MUMBAI : India posted a record current account surplus of $ 19.8 billion in the April-June quarter due to falling imports.
The quarter also saw a decline in net foreign portfolio and foreign direct investment, while remittances from foreign workers fell.
The current account surplus increased sharply to 3.9% of gross domestic product (GDP) in the first quarter, compared with 0.1% in the previous quarter.
This is the second consecutive quarter in which the country has registered a current account surplus.
Income from private transfers, which mainly represent remittances from Indians employed abroad, rose to $ 18.2 billion, 8.7% less than a year ago.
On the financial account, net foreign direct investment of $ 0.4 billion was less than $ 14 billion in the first quarter of 2019-20. Foreign portfolio investment recorded net inflows of $ 0.6 billion, against an outflow of $ 4.8 billion in the first quarter of 2019-20 on account of net purchases in the debt and equity markets.
“The current account surplus in the first quarter of 2020-21 was due to a sharp contraction of the trade deficit to $ 10 billion due to a steeper drop in merchandise imports relative to exports on an annual basis.” according to the Reserve Bank of India.

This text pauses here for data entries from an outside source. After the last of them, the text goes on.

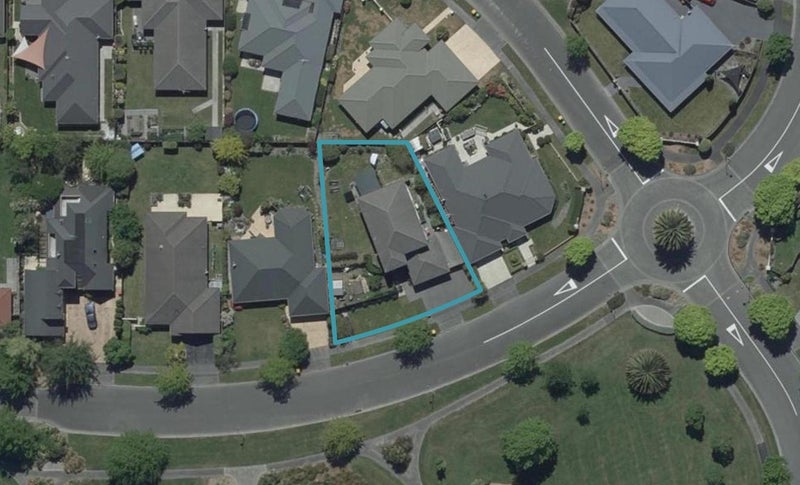 17 Sanctuary Gardens, Shirley, Christchurch - Carousel 1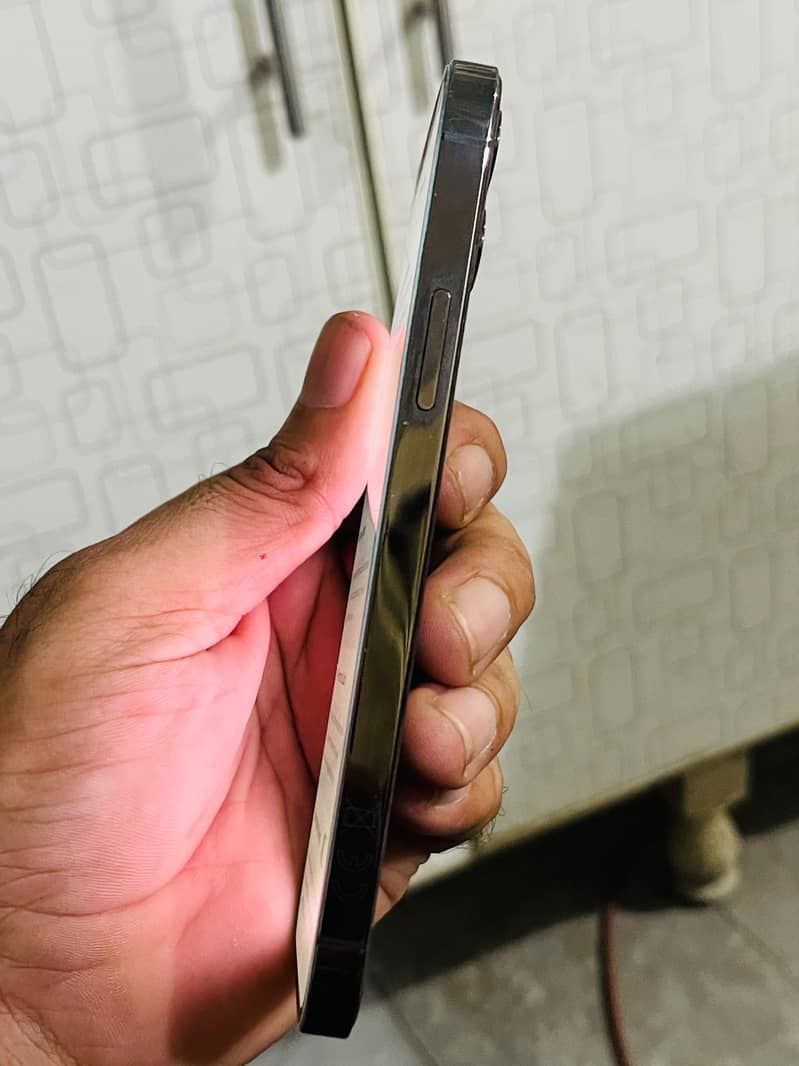 Apple iPhone 12 Pro 2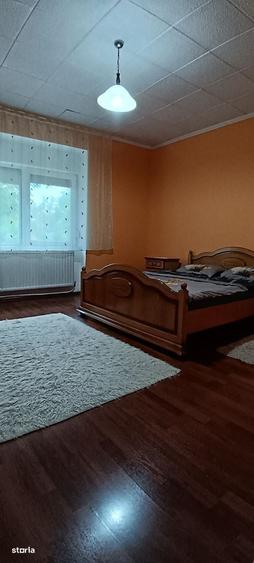 Casă cu 2 camere decomandat în Diosig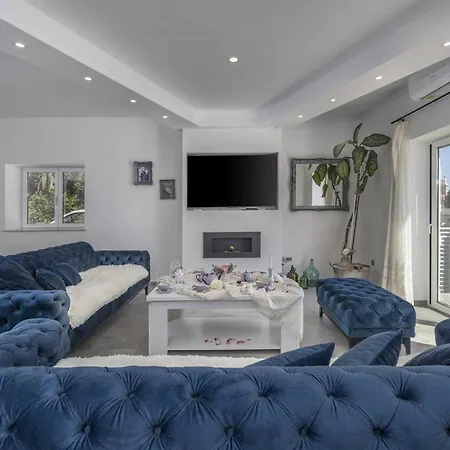 Luxury Stone Tonka Villa Sućuraj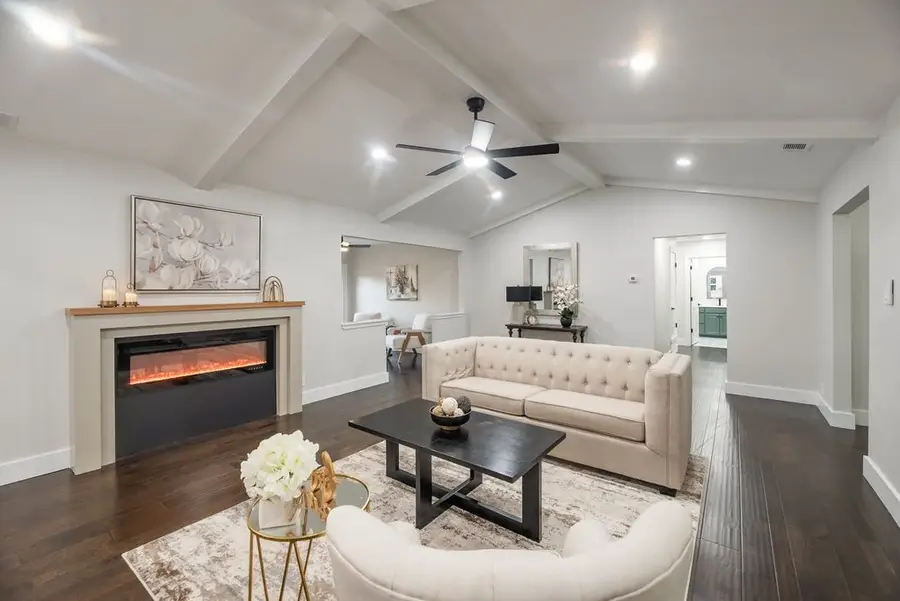 302 Shady Hill Drive, Richardson, TX 75080 - #2
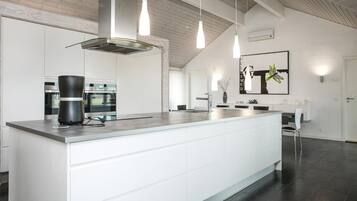 Køleskab, ovn, kogeplade, opvaskemaskine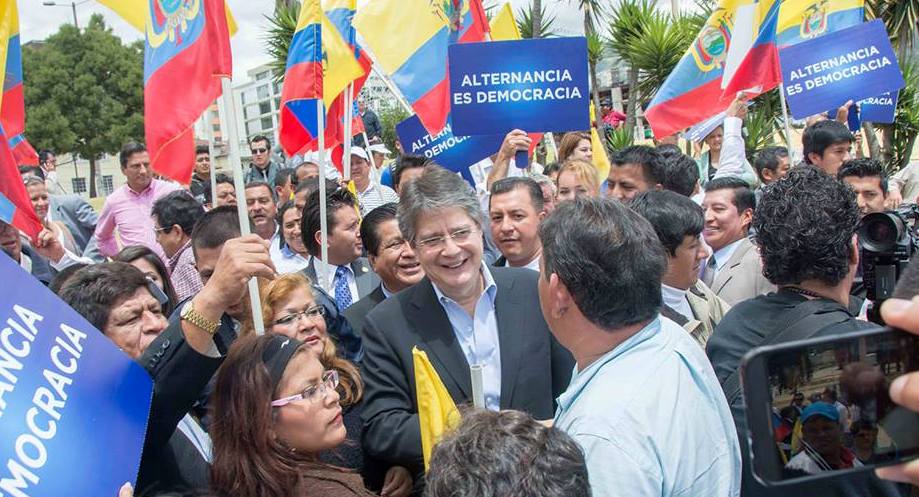 Ex-presidential candidate, Guillermo Lasso, has appealed to jurist Carlos Bernal Pulido, to prevent indefinite presidential reelections.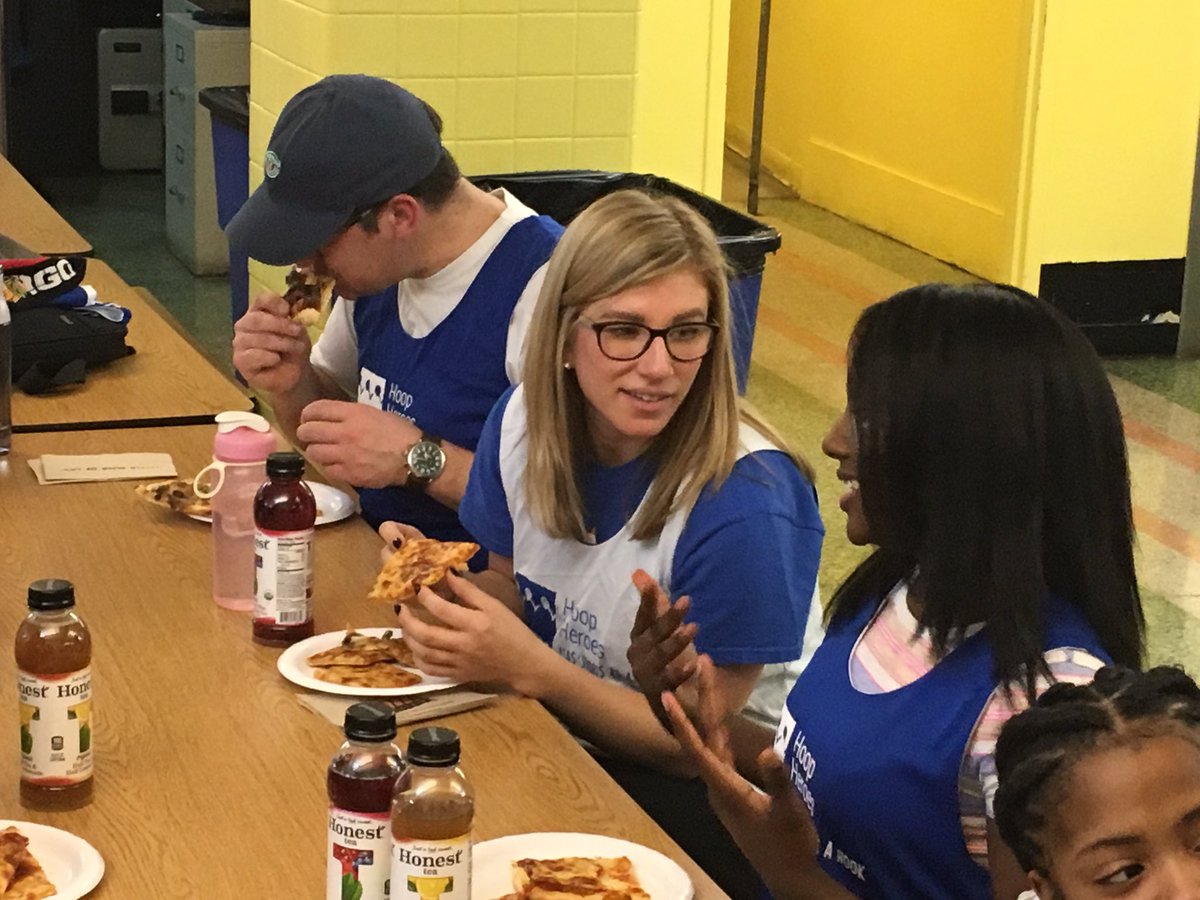 ASASChicago's tweet photo. Hoop Heroes has officially started! The campers and mentors just had dinner generously donated by Italian Pizza Kitchen Chicago! THANK YOU!! https://t.co/PAM69NcbyW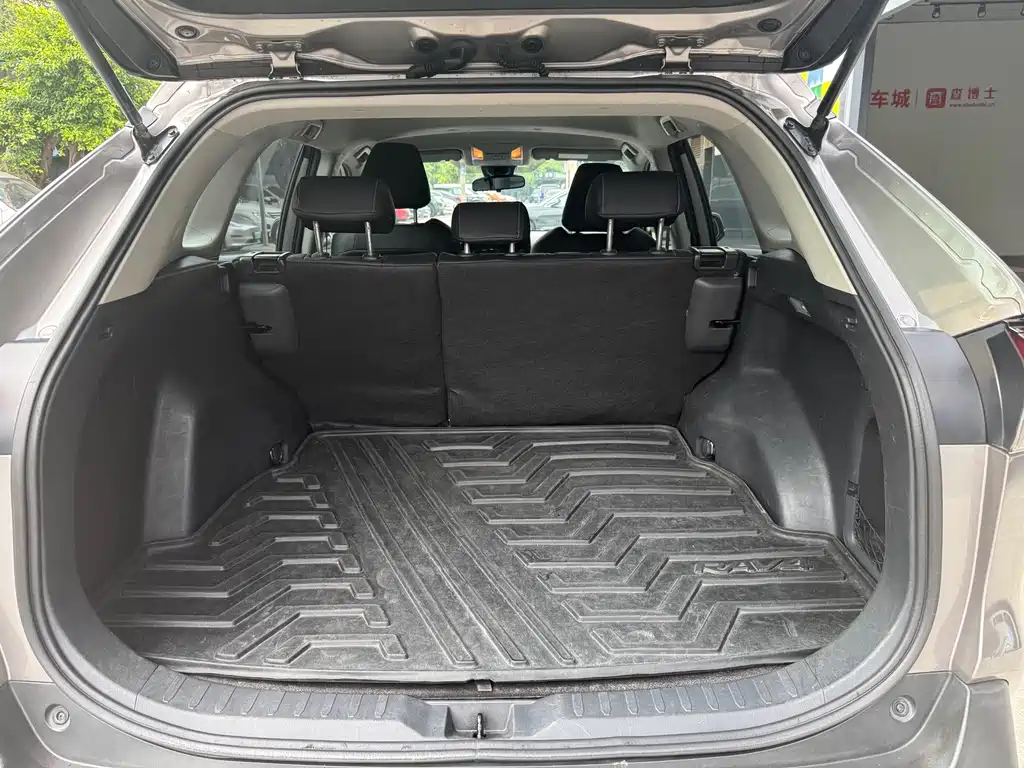 Toyota RAV4 2020 — фото 10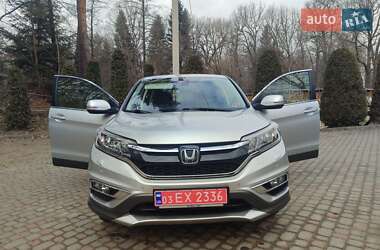 Внедорожник / Кроссовер Honda CR-V 2015 в Стебнику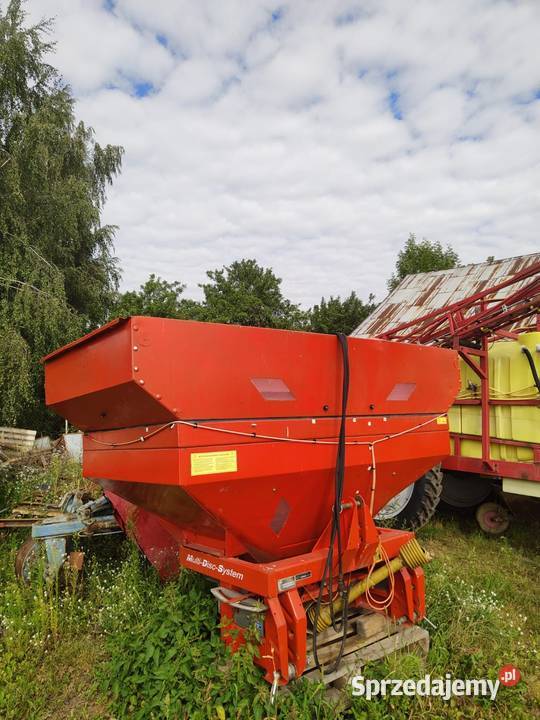 Rozsiewacz Kuhn MDS 921 25t Chełm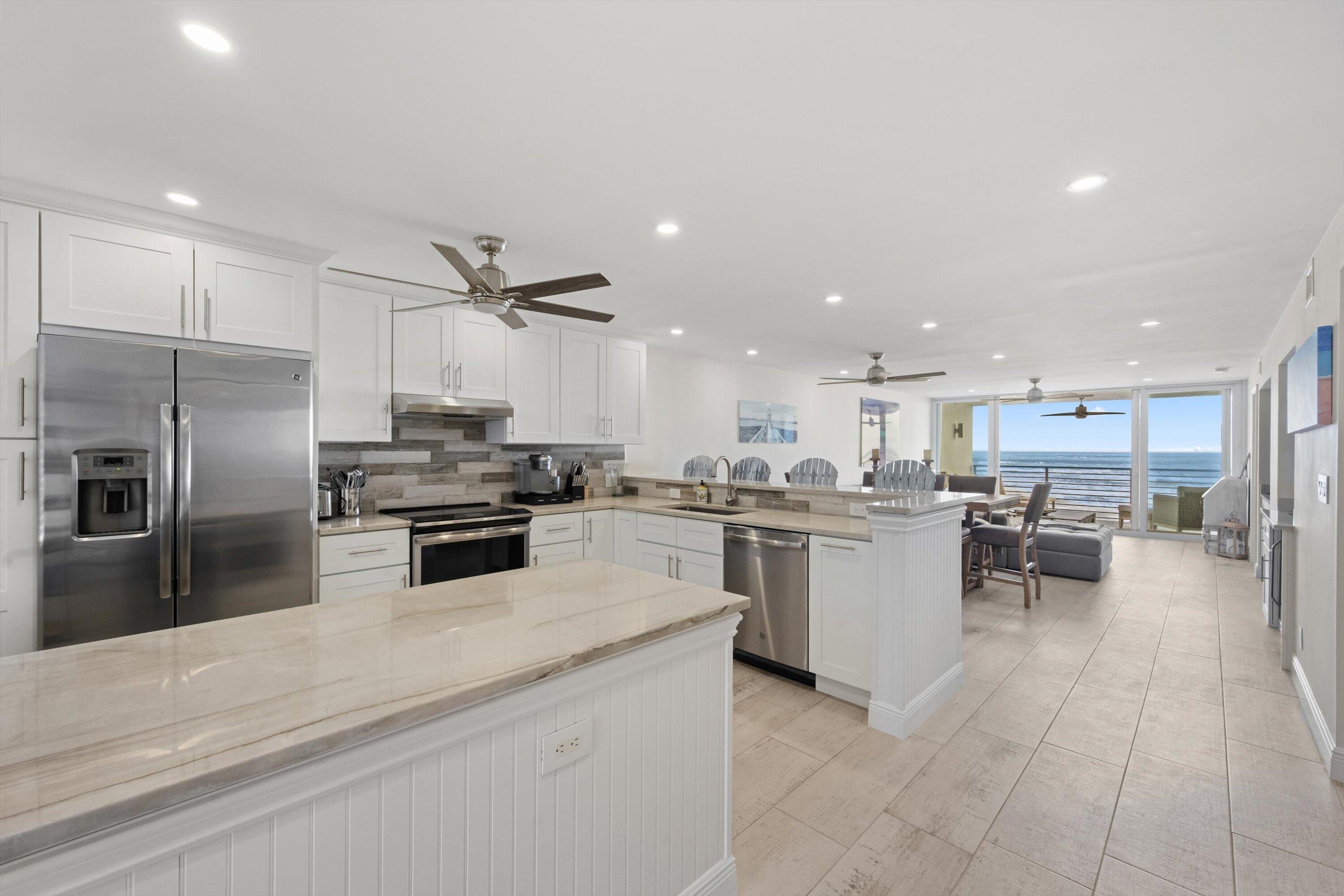 900 Ocean Dr 505 (4) 900 Ocean Dr 505 (4)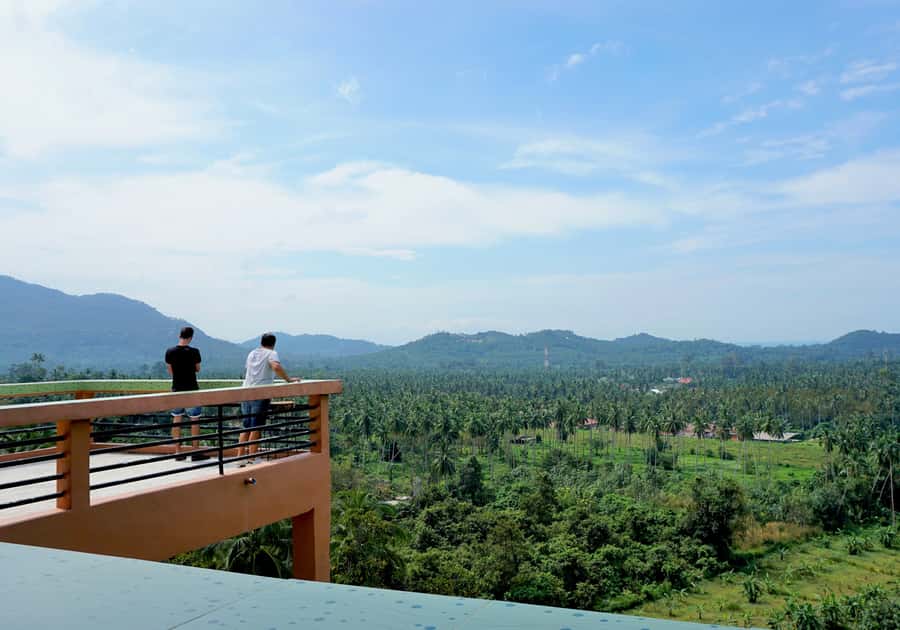 Koh Samui: 4x4 Off Road Island Safari Tour Including Lunch - The rooftop climb adds the right amount of adventure
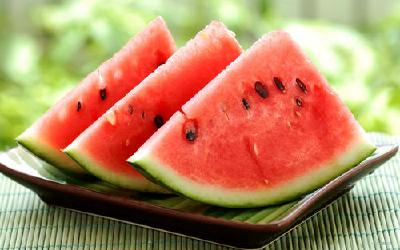 热搜第一！炎炎夏日“吃瓜群众”的西瓜都吃对了吗？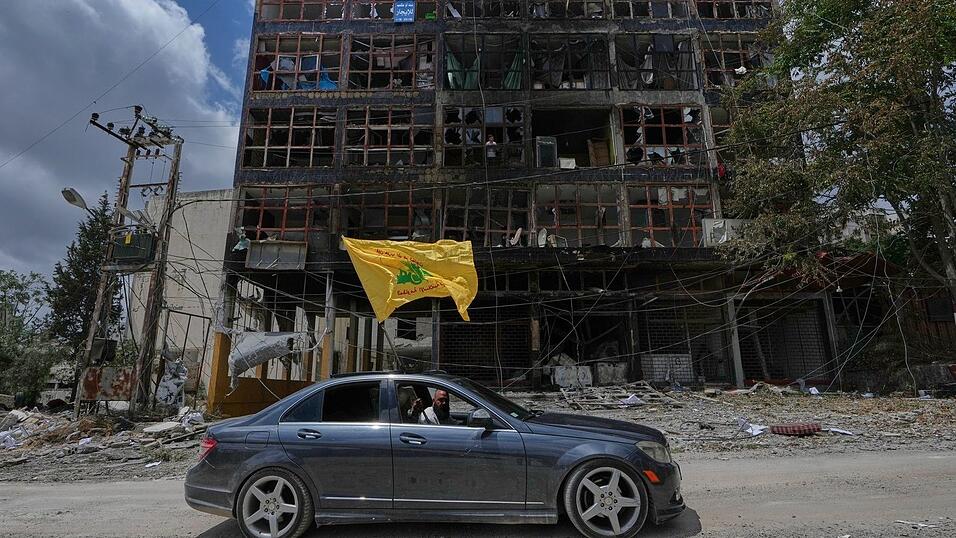 Mann mit Hisbollah-Flagge in der Stadt Nabatija im Südlibanon. (Archivbild) Mann mit Hisbollah-Flagge in der Stadt Nabatija im Südlibanon. (Archivbild)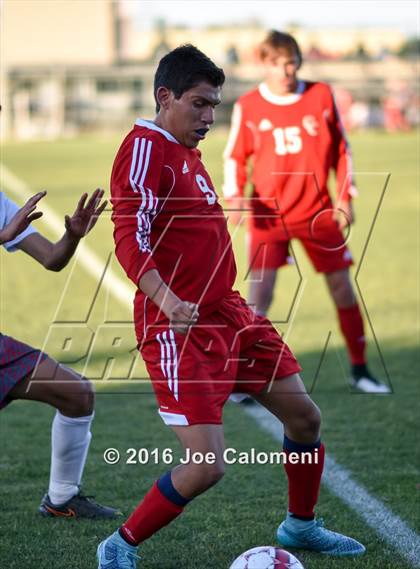 Thumbnail 1 in Lee [Robert E.] vs Canyon (Region 4 26-6A Bi-District Playoff) photogallery.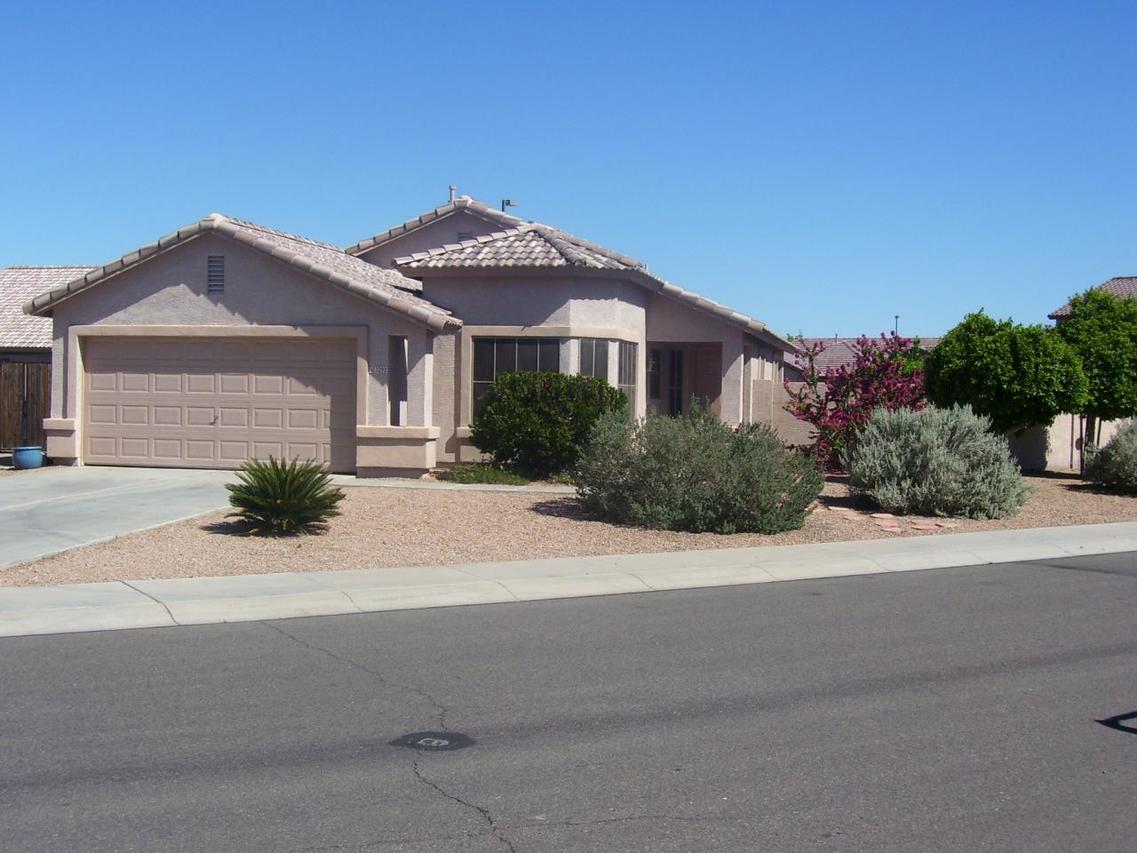 3292 E Sandy Way, Gilbert, AZ 85297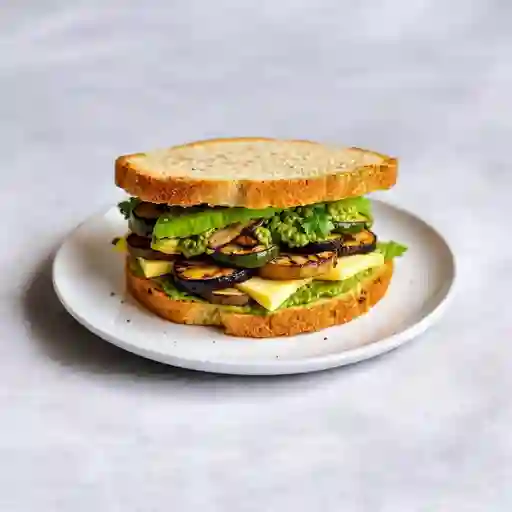 Sandwich de vegetales y setas asados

The surplus was above expectations, as the decline in remittances was remarkably moderate, despite adverse global economic conditions amid the ongoing pandemic, Icra said.
“With a merchandise trade deficit of $ 11.6 billion in July-August 2020 ($ 27.3 billion in July-August 2019), which exceeds the $ 9.1 billion recorded in the first quarter of fiscal year 2021, Icra anticipates that the size of the current account surplus would be cut in half to around $ 10 billion in Q2 FY2021, “according to the rating agency.
Icra has revised its expectation of the size of India’s current account balance in fiscal year 2021 to $ 35 billion or around 1.4% of GDP.